We can use the Flow Regime concept in the field as a qualitative indicator of changes in flow conditions with time (i.e., stratigraphically) and space (laterally). For example, a succession of strata that contains a bed of ripples overlain by larger trough crossbeds indicates that flow velocities, and hence stream power increased abruptly. What kind of paleoenvironment could this have occurred in? This is one of the central questions for any sedimentological analysis.
Some common sedimentary structures, their hydraulic significance, and the environments in which they typically are found, are illustrated below.
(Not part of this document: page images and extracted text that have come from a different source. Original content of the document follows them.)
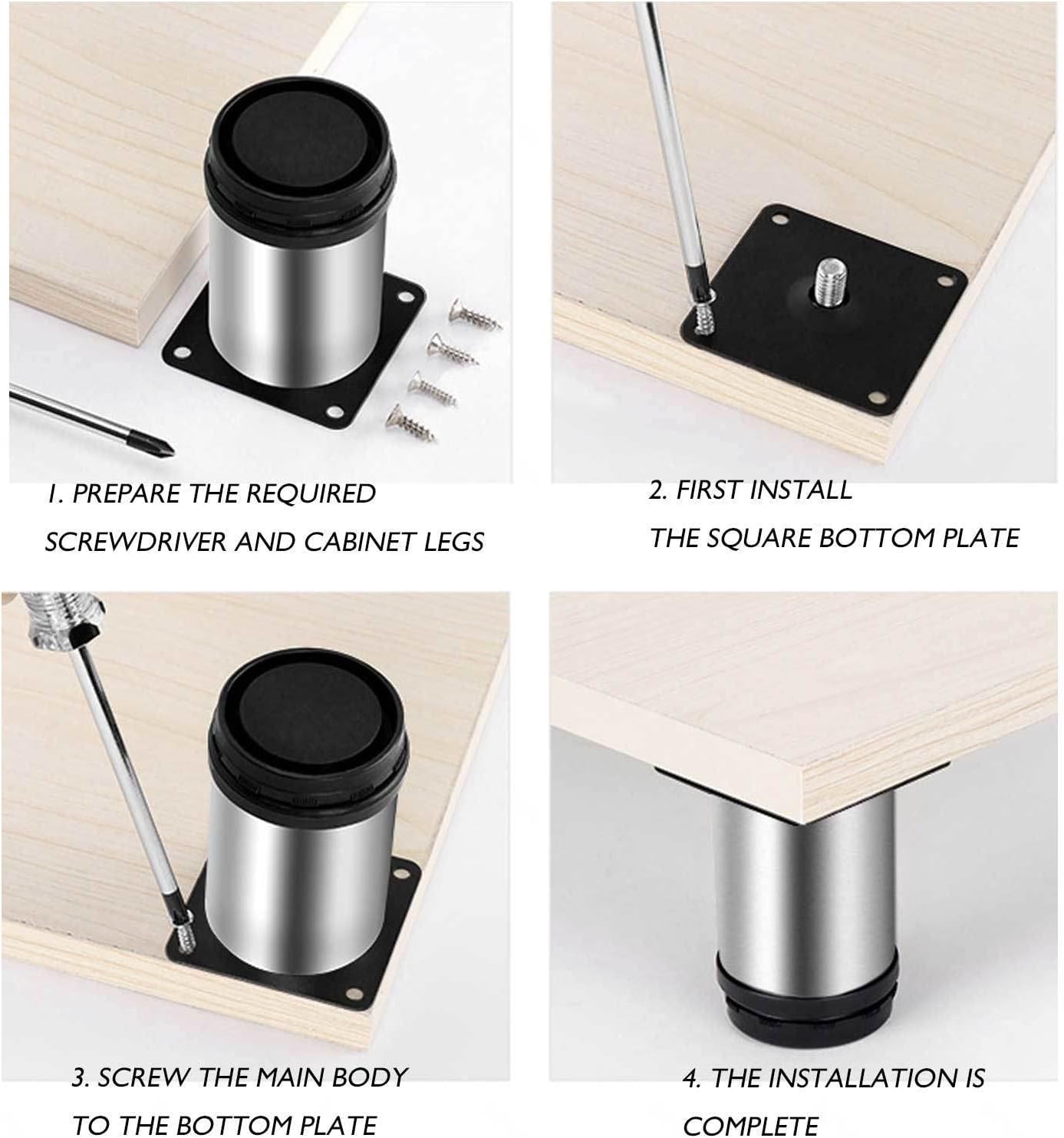 1. PREPARE THE REQUIRED SCREWDRIVER AND CABINET LEGS

2. FIRST INSTALL THE SQUARE BOTTOM PLATE

3. SCREW THE MAIN BODY TO THE BOTTOM PLATE

4. THE INSTALLATION IS COMPLETE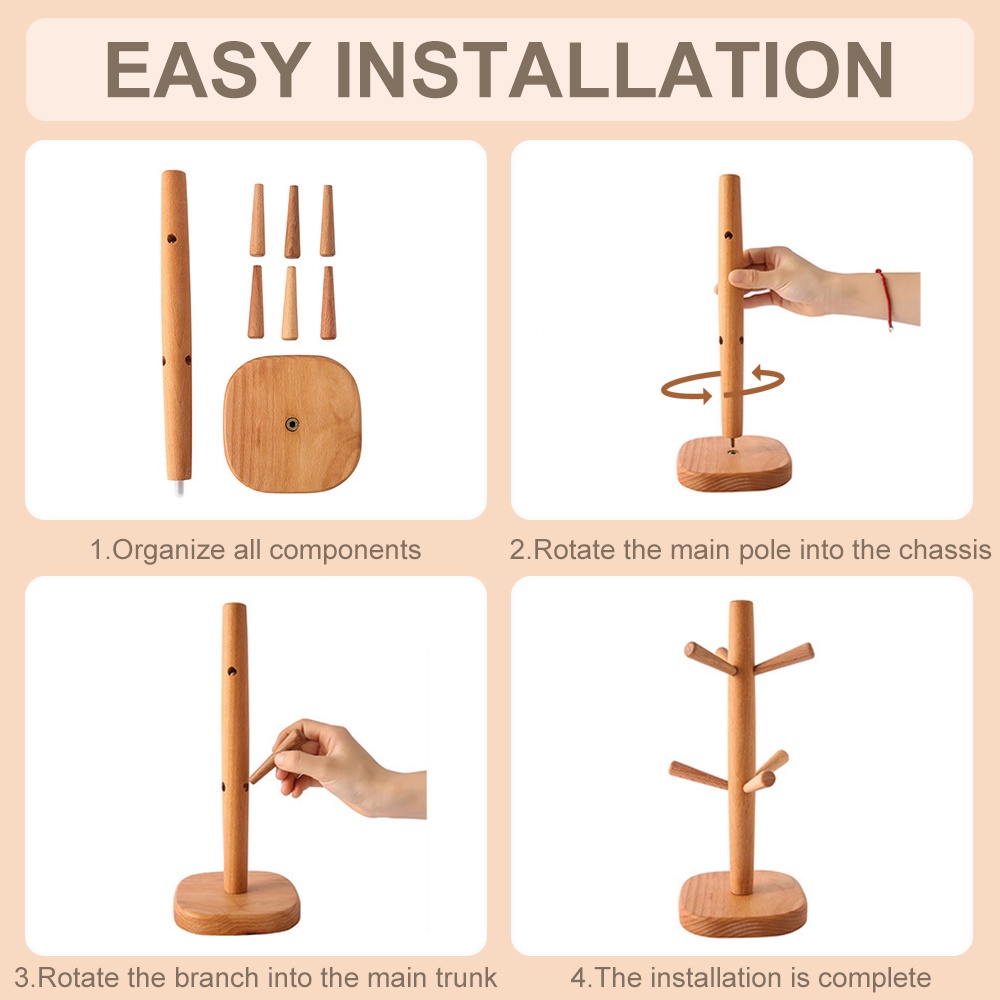 EASY INSTALLATION

1.Organize all components

2.Rotate the main pole into the chassis

3.Rotate the branch into the main trunk

4.The installation is complete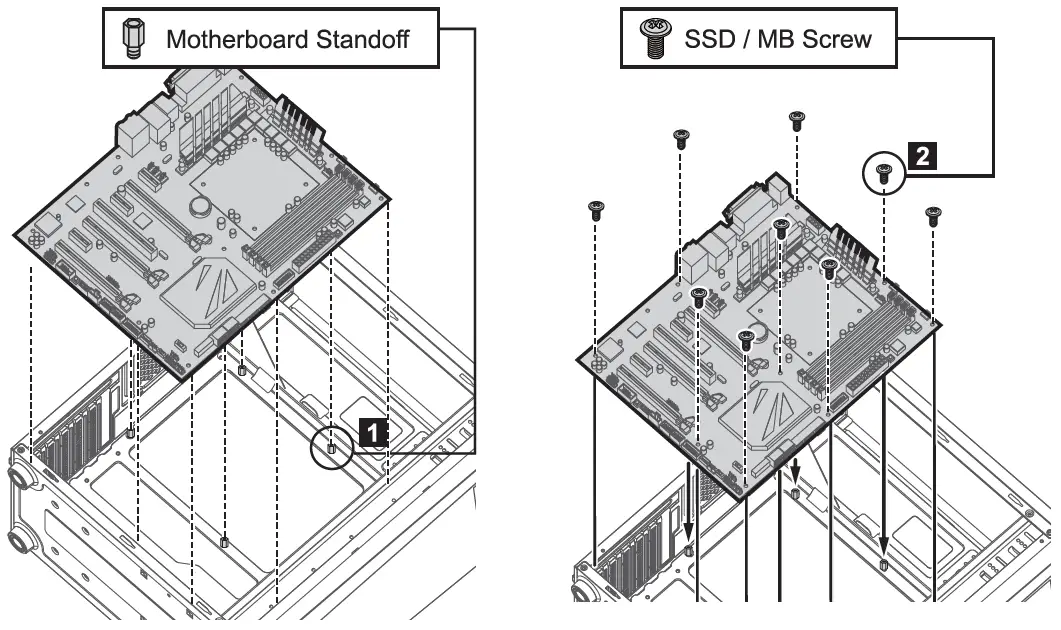 Motherboard Standoff

1

SSD / MB Screw

2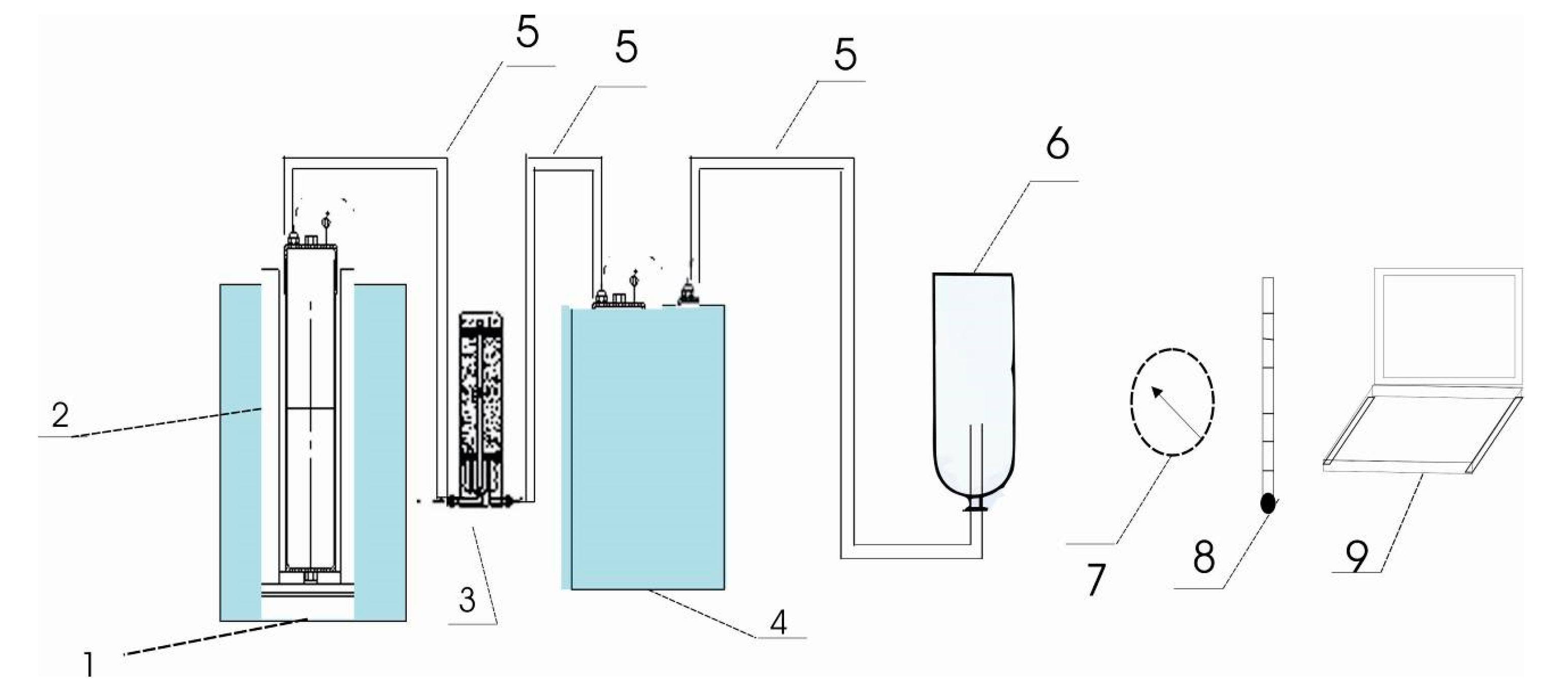 5
5
5
6
2
3
4
7
8
9
1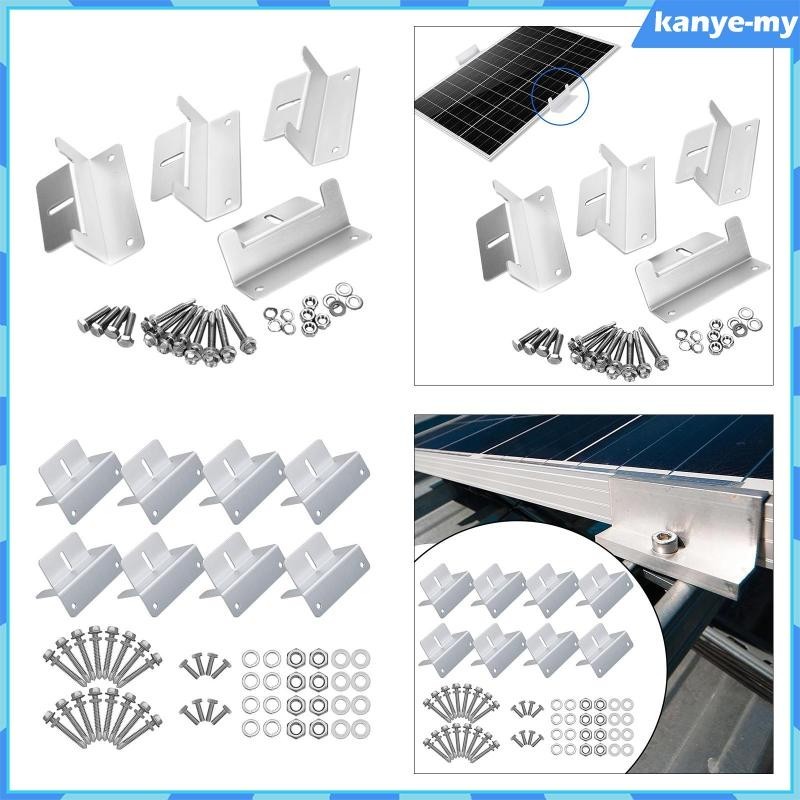 kanye-my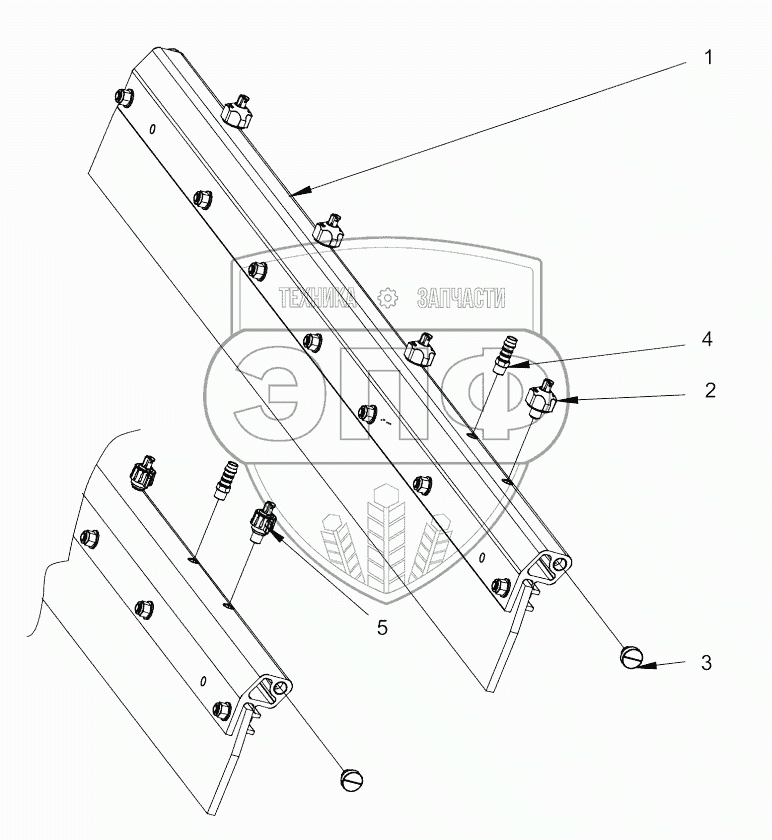 1
ТЕХНИКА ЗАПЧАСТИ
ЭПФ
4
2
5
3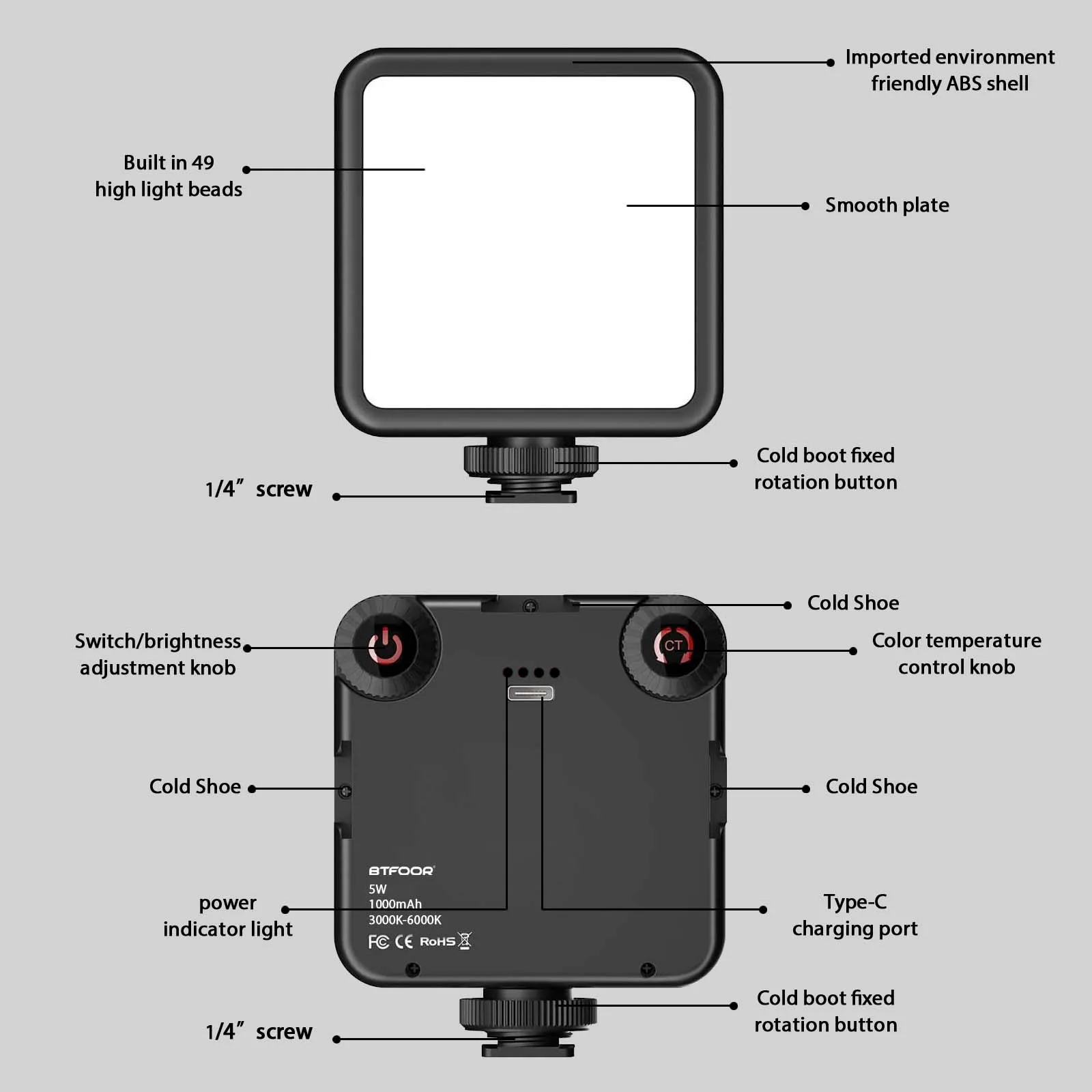 Imported environment friendly ABS shell

Built in 49 high light beads

Smooth plate

Cold boot fixed rotation button

1/4” screw

Cold Shoe

Switch/brightness adjustment knob

CT

Color temperature control knob

Cold Shoe

Cold Shoe

BTFOOR
5W
1000mAh
3000K-6000K
FC CE RoHS

power indicator light

Type-C charging port

Cold boot fixed rotation button

1/4” screw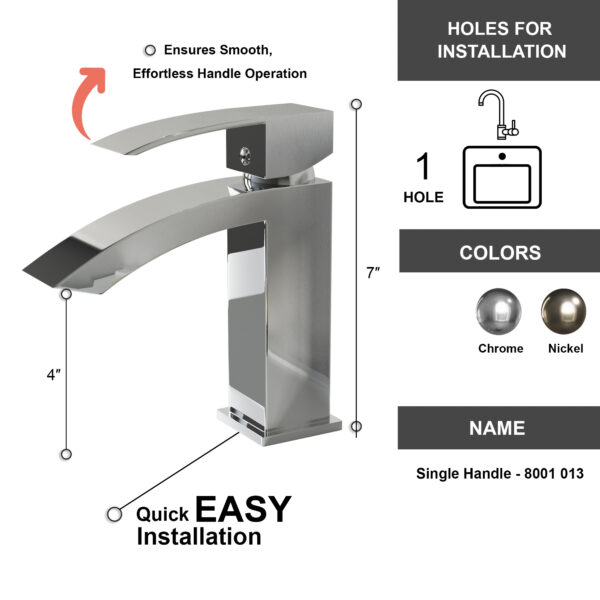 Ensures Smooth, Effortless Handle Operation

7″

4″

Quick EASY Installation

HOLES FOR INSTALLATION

1 HOLE

COLORS

Chrome

Nickel

NAME

Single Handle - 8001 013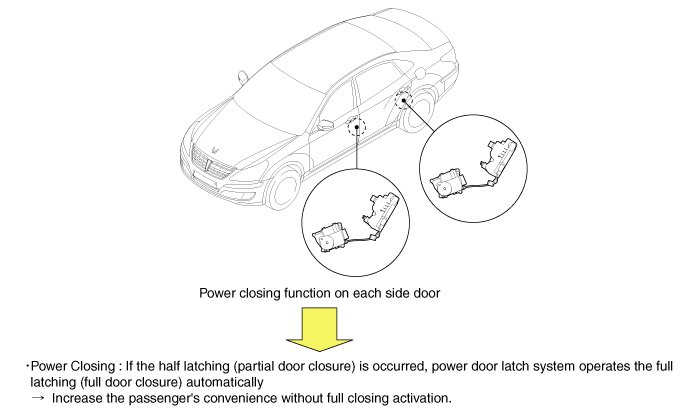 Power closing function on each side door

·Power Closing : If the half latching (partial door closure) is occurred, power door latch system operates the full latching (full door closure) automatically
→ Increase the passenger's convenience without full closing activation.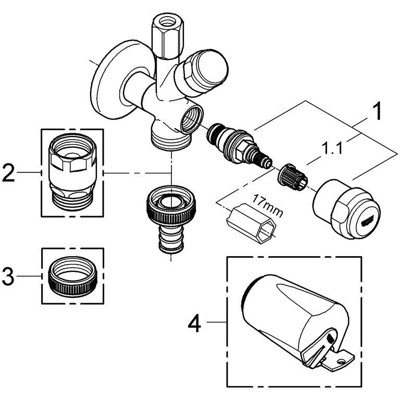 1
1.1
2
17mm
3
4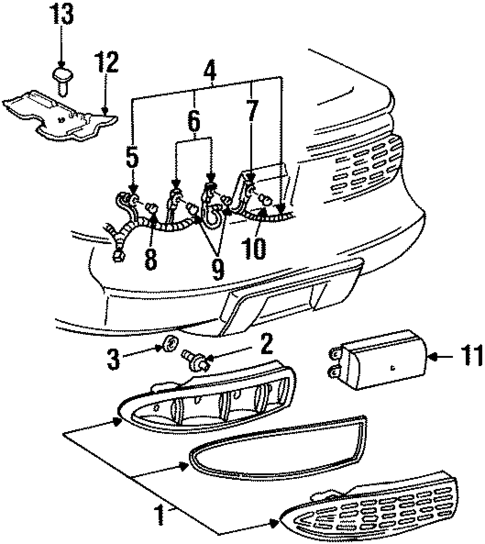 13
12
4
6
7
5
8
9
10
3
2
11
1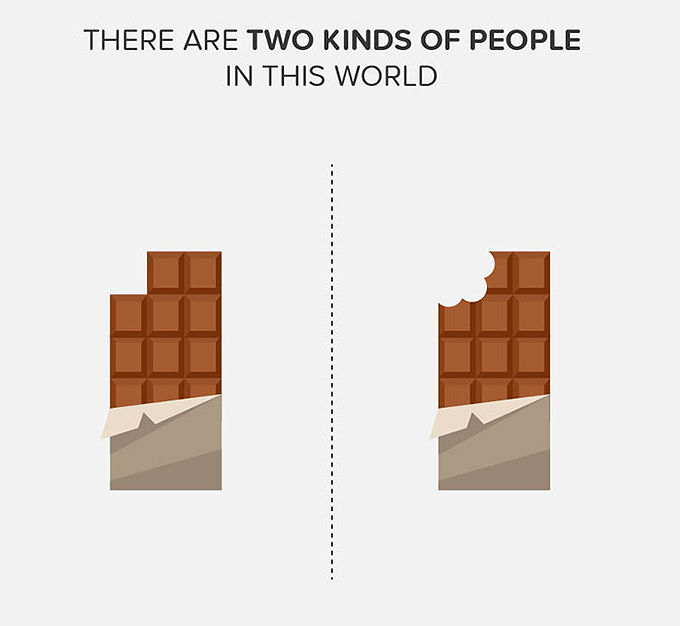 THERE ARE TWO KINDS OF PEOPLE IN THIS WORLD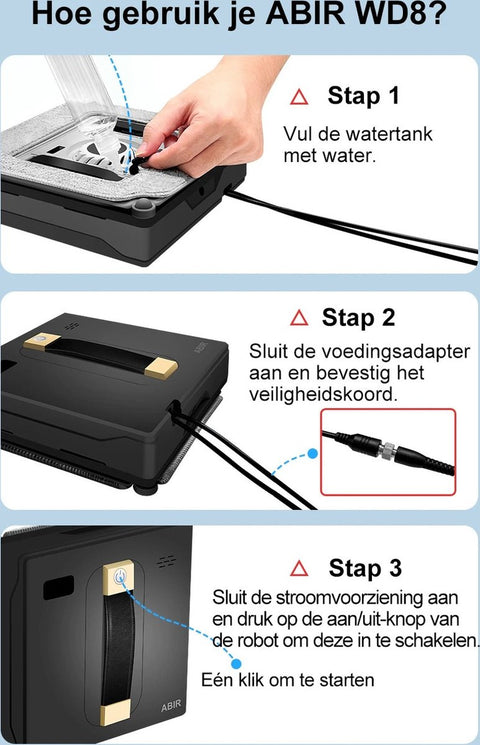 Hoe gebruik je ABIR WD8?

△ Stap 1

Vul de watertank met water.

△ Stap 2

Sluit de voedingsadapter aan en bevestig het veiligheidskoord.

ABIR

△ Stap 3

Sluit de stroomvoorziening aan en druk op de aan/uit-knop van de robot om deze in te schakelen.

Eén klik om te starten

ABIR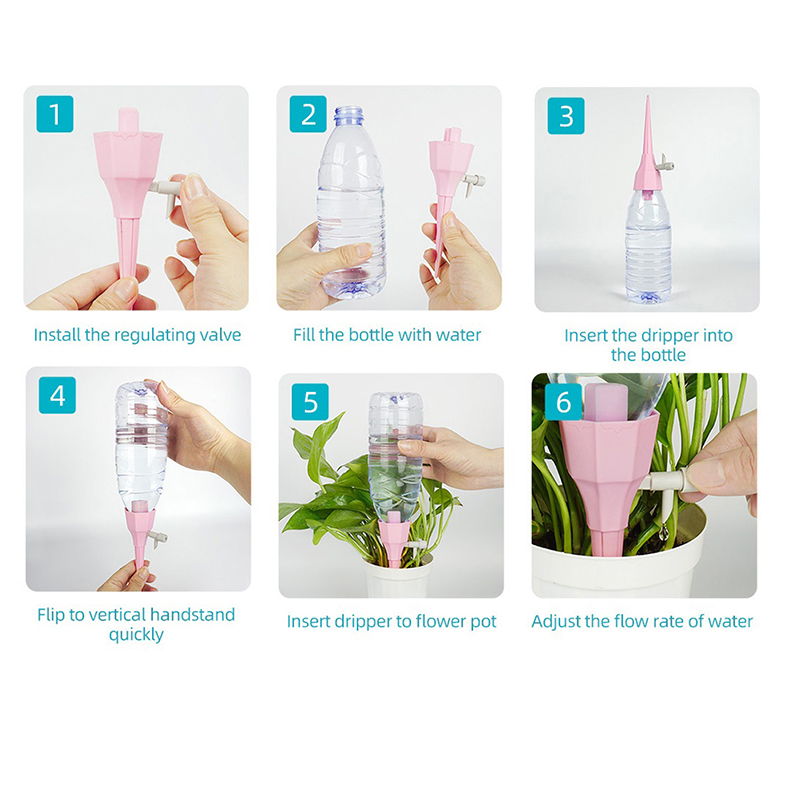 1

Install the regulating valve

2

Fill the bottle with water

3

Insert the dripper into the bottle

4

Flip to vertical handstand quickly

5

Insert dripper to flower pot

6

Adjust the flow rate of water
A short movie of dune-ripple formation
The link here takes you to a short movie of subaqueous dunes forming in a flume (a flume is a narrow tank containing a sand bed, where the velocity of water flow that can be controlled – they are used in experiments to observe the formation of bedforms, and for modelling engineering problems such as the flow of water around bridge foundations). Flow in this experiment is Lower Flow Regime. The sequence begins by showing water flow in front of the migrating lee face; look carefully and you will notice (movie presented by Michael Calzi, SUNY Genseo Dept. of Geological Science):
- sand grains being carried along the stoss slope bed;
- when grains reach the dune crest, they avalanche down the lee face – forming crossbed foresets,
- water flow downstream of the lee face appears to flow backwards – this is the backflow shown schematically in the ripple formation diagram above.